Meskipun beberapa pemakamannya lebih mirip ajang pamer kekayaan dan panjat sosial, ada juga pemakaman sederhana dan tulus yang diadakan oleh pemilik yang kurang beruntung.
Sae-Han menceritakan bahwa baru-baru ini ada sekelompok pedagang pasar yang patungan untuk memakamkan anjing liar yang sering mengunjungi lapaknya untuk mencari makan. Mereka bahkan membawakan makanan supaya anjing itu bisa memakannya di akhirat. Anjing tersebut hanyalah satu dari sekitar 100.000 anjing liar di kota.

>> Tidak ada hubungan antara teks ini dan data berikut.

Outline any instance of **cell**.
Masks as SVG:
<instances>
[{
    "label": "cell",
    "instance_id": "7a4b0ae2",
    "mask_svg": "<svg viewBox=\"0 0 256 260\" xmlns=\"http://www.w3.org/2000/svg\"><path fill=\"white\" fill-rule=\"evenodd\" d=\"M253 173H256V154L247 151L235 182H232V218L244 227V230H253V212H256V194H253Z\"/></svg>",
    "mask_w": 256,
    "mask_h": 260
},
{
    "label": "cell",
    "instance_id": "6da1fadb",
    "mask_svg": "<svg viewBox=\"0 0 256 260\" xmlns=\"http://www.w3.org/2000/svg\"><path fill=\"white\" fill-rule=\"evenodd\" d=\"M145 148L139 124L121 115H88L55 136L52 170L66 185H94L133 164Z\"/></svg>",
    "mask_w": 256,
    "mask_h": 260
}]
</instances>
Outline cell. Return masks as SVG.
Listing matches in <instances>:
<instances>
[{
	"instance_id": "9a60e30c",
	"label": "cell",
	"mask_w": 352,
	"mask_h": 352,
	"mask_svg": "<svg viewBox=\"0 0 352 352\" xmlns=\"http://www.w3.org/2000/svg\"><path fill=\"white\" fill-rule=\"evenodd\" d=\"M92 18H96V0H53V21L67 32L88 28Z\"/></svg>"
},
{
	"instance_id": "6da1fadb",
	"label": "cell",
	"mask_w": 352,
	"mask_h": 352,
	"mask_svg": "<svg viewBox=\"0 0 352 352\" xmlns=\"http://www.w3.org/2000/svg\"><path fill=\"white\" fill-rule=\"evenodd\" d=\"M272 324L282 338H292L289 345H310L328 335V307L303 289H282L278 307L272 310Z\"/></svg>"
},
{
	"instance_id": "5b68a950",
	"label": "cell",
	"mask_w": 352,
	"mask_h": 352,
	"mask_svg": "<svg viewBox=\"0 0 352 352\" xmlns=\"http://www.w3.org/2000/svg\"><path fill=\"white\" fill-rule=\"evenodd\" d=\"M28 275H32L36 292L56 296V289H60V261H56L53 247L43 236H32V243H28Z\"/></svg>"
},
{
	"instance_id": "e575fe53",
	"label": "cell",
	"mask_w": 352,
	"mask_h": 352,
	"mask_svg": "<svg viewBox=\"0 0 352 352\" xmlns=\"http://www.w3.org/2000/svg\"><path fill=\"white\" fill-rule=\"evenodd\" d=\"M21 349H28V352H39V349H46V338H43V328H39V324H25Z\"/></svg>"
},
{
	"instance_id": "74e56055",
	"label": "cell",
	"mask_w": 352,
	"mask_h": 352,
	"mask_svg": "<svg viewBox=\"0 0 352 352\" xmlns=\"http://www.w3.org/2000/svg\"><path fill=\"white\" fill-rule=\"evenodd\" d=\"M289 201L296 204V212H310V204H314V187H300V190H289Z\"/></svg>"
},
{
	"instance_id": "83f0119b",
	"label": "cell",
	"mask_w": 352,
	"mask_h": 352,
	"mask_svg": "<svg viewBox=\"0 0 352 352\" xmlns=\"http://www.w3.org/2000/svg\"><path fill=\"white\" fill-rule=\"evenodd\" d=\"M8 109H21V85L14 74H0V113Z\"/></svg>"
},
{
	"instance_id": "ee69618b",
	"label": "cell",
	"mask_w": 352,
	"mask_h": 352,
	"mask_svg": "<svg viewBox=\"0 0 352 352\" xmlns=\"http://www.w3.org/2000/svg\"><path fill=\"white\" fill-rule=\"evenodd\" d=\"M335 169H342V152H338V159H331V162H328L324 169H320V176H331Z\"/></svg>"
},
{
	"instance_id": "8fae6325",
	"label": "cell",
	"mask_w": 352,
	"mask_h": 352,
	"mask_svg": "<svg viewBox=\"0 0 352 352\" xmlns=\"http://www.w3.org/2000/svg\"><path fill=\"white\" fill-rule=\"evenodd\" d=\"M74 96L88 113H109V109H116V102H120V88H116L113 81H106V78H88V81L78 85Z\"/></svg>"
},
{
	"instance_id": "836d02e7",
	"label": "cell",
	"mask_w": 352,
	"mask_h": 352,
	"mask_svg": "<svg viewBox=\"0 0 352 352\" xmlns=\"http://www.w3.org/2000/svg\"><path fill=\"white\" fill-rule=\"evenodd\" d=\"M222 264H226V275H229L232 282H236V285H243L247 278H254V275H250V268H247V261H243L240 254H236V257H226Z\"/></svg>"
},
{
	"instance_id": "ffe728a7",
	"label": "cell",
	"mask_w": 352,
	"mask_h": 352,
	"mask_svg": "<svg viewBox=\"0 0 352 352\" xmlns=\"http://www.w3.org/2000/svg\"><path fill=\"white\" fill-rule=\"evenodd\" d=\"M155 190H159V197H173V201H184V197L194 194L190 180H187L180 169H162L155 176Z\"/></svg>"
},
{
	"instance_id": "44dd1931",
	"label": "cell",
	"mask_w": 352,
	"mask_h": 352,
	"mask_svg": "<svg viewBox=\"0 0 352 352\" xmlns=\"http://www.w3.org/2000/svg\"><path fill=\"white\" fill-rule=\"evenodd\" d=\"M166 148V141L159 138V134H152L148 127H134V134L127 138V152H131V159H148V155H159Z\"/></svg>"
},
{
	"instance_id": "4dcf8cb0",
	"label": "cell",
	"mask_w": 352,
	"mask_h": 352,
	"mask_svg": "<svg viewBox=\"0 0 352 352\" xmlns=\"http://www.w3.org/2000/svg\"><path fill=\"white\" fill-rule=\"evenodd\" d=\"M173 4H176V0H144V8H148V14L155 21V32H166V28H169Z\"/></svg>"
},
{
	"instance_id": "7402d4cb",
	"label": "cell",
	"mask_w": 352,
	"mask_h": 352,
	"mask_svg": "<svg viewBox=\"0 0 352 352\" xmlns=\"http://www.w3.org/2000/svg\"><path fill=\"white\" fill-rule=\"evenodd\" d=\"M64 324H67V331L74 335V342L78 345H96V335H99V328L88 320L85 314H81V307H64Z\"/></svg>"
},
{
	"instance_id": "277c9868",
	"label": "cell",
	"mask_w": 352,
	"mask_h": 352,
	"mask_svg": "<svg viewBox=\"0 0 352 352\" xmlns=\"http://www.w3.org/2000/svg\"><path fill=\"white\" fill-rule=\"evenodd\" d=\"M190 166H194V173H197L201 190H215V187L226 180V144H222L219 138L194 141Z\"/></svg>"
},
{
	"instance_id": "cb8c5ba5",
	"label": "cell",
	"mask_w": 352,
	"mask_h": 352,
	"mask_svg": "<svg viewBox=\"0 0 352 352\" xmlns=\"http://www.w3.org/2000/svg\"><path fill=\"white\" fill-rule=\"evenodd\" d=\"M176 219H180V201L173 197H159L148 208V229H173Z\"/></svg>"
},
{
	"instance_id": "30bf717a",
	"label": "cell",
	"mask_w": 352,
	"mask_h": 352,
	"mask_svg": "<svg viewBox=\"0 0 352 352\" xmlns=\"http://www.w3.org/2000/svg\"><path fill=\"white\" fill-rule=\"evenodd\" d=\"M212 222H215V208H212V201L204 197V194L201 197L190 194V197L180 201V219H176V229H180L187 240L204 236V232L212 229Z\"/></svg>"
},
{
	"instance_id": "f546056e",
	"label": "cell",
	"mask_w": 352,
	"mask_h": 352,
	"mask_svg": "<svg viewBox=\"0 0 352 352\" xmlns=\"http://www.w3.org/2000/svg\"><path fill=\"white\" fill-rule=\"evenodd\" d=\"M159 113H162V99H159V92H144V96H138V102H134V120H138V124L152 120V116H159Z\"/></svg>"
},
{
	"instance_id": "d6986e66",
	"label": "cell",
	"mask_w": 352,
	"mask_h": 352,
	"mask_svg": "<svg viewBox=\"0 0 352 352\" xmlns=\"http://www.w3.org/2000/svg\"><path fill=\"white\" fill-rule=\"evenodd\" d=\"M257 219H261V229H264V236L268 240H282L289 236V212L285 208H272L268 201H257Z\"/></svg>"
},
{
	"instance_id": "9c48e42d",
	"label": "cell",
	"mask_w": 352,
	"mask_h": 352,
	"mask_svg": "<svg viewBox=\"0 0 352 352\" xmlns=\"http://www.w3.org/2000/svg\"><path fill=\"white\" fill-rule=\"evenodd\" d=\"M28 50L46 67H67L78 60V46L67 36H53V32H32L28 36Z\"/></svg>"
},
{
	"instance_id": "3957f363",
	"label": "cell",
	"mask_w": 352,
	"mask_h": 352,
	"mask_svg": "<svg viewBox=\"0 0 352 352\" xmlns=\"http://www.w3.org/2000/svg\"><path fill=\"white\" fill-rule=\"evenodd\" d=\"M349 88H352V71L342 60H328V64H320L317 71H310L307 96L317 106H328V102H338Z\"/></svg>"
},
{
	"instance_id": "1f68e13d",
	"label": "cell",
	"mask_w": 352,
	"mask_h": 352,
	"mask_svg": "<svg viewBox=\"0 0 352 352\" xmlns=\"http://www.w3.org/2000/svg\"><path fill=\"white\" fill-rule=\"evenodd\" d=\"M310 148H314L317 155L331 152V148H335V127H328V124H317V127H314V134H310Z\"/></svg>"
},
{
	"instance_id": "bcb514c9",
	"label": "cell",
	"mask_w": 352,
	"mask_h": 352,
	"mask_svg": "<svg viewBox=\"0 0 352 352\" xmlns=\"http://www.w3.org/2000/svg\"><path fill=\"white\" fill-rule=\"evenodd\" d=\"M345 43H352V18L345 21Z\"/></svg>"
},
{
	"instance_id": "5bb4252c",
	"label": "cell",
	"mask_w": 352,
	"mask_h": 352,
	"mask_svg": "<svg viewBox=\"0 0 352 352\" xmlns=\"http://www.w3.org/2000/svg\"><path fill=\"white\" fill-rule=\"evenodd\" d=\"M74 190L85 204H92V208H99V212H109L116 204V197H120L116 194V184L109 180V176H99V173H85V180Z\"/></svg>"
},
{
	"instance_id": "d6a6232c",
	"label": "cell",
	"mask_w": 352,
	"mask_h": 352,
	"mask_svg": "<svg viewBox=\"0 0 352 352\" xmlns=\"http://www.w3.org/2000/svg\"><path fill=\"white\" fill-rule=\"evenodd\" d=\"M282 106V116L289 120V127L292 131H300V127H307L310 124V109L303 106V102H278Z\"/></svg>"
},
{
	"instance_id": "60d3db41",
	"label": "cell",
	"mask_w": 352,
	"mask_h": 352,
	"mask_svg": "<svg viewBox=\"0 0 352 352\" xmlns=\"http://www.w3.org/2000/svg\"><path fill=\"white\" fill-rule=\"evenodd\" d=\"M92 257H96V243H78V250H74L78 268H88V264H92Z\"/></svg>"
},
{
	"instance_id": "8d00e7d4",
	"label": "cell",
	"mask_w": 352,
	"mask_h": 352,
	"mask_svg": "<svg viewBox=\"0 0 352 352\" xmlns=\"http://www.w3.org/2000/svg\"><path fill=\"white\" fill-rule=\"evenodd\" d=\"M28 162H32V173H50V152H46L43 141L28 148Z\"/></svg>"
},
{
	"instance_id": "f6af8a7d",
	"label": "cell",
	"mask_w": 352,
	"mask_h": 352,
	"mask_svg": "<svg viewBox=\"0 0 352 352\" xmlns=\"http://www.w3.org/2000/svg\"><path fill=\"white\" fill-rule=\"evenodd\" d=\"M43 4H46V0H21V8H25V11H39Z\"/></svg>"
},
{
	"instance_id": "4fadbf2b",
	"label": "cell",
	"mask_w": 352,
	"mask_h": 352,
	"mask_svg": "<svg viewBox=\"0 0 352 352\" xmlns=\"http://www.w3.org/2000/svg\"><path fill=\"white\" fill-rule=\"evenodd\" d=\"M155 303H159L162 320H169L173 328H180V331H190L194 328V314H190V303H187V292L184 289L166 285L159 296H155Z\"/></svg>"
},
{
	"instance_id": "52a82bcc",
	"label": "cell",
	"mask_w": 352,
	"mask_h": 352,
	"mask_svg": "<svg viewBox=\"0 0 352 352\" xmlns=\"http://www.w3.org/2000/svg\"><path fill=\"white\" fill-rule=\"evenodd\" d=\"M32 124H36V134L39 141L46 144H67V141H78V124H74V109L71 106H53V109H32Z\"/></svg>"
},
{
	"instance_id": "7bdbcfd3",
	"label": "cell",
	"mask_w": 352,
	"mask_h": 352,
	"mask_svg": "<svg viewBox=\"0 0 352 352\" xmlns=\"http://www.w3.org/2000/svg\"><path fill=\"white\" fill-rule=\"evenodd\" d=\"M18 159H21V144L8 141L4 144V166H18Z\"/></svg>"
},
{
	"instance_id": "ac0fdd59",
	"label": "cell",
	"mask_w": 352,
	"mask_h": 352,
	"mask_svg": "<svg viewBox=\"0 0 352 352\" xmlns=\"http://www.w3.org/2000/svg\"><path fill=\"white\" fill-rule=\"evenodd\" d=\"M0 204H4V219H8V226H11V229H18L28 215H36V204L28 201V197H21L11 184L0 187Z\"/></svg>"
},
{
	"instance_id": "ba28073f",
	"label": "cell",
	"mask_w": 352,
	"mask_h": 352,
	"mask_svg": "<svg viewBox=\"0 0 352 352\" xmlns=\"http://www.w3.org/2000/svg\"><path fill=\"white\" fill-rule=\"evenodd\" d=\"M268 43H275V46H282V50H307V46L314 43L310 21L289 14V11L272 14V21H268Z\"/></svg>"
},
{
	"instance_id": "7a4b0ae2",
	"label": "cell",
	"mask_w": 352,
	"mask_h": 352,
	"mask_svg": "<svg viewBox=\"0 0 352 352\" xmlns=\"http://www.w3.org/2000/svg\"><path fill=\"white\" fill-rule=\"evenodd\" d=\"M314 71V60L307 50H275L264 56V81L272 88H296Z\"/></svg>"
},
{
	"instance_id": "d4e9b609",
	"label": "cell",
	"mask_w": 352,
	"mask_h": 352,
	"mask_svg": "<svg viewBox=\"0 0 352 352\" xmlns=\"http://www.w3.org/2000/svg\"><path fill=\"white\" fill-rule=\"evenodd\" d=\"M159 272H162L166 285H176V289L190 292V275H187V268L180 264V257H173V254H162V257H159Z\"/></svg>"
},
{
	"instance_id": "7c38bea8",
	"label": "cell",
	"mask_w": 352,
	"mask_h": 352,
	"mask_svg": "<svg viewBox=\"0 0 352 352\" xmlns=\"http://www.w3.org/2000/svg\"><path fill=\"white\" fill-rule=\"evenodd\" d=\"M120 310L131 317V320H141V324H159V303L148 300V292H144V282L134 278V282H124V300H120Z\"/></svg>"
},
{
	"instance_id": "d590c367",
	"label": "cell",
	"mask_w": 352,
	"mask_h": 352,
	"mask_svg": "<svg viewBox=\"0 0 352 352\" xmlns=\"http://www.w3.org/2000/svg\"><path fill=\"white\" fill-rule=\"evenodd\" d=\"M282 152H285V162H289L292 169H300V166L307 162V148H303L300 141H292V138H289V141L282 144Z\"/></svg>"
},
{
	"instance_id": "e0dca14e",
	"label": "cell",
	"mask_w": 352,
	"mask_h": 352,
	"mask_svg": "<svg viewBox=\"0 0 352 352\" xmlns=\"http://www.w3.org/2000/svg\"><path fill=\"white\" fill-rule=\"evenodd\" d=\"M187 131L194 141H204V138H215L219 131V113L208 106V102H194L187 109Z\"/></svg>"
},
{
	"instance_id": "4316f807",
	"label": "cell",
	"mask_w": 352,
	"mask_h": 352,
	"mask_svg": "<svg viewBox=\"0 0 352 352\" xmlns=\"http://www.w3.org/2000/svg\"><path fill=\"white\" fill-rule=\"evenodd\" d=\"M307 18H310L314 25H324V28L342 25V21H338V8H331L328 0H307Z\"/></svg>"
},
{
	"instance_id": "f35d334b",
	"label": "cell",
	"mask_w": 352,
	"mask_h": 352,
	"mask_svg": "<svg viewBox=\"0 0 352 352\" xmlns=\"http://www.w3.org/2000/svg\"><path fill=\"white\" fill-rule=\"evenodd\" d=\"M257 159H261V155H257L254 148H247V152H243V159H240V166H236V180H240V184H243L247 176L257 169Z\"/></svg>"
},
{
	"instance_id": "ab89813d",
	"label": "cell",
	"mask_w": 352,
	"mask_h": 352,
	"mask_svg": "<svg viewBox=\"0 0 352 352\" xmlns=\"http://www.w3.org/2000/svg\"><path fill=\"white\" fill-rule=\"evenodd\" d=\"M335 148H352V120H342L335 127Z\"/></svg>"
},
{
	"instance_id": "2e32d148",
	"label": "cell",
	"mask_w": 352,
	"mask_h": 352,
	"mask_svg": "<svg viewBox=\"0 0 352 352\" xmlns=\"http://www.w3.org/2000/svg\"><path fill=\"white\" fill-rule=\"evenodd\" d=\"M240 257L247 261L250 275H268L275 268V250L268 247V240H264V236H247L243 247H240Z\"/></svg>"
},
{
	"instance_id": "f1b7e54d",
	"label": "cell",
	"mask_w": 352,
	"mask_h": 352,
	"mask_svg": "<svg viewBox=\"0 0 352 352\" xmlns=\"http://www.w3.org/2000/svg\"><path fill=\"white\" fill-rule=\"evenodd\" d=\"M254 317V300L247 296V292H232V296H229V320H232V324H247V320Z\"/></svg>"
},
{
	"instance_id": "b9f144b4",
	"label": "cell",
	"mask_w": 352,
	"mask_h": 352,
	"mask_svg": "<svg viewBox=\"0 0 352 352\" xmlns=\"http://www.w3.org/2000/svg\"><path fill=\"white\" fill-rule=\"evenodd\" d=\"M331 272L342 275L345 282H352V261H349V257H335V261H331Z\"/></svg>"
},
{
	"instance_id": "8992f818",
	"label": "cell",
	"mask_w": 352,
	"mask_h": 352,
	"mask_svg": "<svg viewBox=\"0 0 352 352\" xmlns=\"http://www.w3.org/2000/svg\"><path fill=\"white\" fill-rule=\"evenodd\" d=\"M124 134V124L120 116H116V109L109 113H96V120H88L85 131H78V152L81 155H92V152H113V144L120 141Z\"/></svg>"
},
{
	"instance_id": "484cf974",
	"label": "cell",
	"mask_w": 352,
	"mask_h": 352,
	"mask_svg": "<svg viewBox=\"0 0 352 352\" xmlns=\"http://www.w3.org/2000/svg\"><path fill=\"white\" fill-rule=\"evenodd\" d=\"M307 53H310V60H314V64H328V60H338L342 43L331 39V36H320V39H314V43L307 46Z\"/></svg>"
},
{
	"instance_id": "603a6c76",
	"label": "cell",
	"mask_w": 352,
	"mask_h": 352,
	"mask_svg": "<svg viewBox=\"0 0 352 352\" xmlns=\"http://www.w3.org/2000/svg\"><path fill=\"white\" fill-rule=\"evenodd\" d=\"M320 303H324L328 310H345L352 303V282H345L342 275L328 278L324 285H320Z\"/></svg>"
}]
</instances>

Tempat pemakaman hewan peliharaan juga ada di Wat Krathum Suea Pla di sebelah timur kota. Kepala besar St. Bernard dengan telinga terkulai yang terbuat dari plastik menyambut kedatangan pengunjung di pintu masuk. Satu keluarga yang terdiri dari enam orang sedang berduka karena ditinggal anjing dachshundnya yang bernama Suda. Dia mati tertabrak mobil. Kecelakaan seperti ini sangatlah umum, mengingat Bangkok memiliki lalu lintas yang liar dan populasi yang padat.
“Kami memang sedih, tapi kami tahu kalau hidupnya menyenangkan dulu,” kata sang kepala keluarga.
Upacara selanjutnya diadakan untuk anjing pug gemuk bernama Lucky. Jasadnya yang terbaring di dalam kotak dipakaikan kostum harimau oranye oleh pemiliknya. Sang pemilik juga memasukkan empat pasang sepatu Converse bayi. Pemakamannya dipenuhi oleh foto selfie, menunjukkan kalau ritual ini tidak melulu serius.
Akan tetapi, Phrakru Soponpihankij, biksu di kuil itu, percaya kalau pemakaman hewan adalah tanda — dan juga gejala — bahwa penduduk Bangkok semakin dekat dengan agama di era kapitalisme dan globalisasi yang bergerak cepat.
“Saya pikir praktik ini membuat orang-orang sadar apa yang hilang dari hidup mereka, dan agama berperan penting di dalamnya,” imbuhnya.
Apa pun alasannya, acara pemakaman hewan ini menarik sekaligus menghibur. Tren ini memberikan kita waktu untuk berpikir, dan menunjukkan keunikan dari kehidupan modern di Thailand.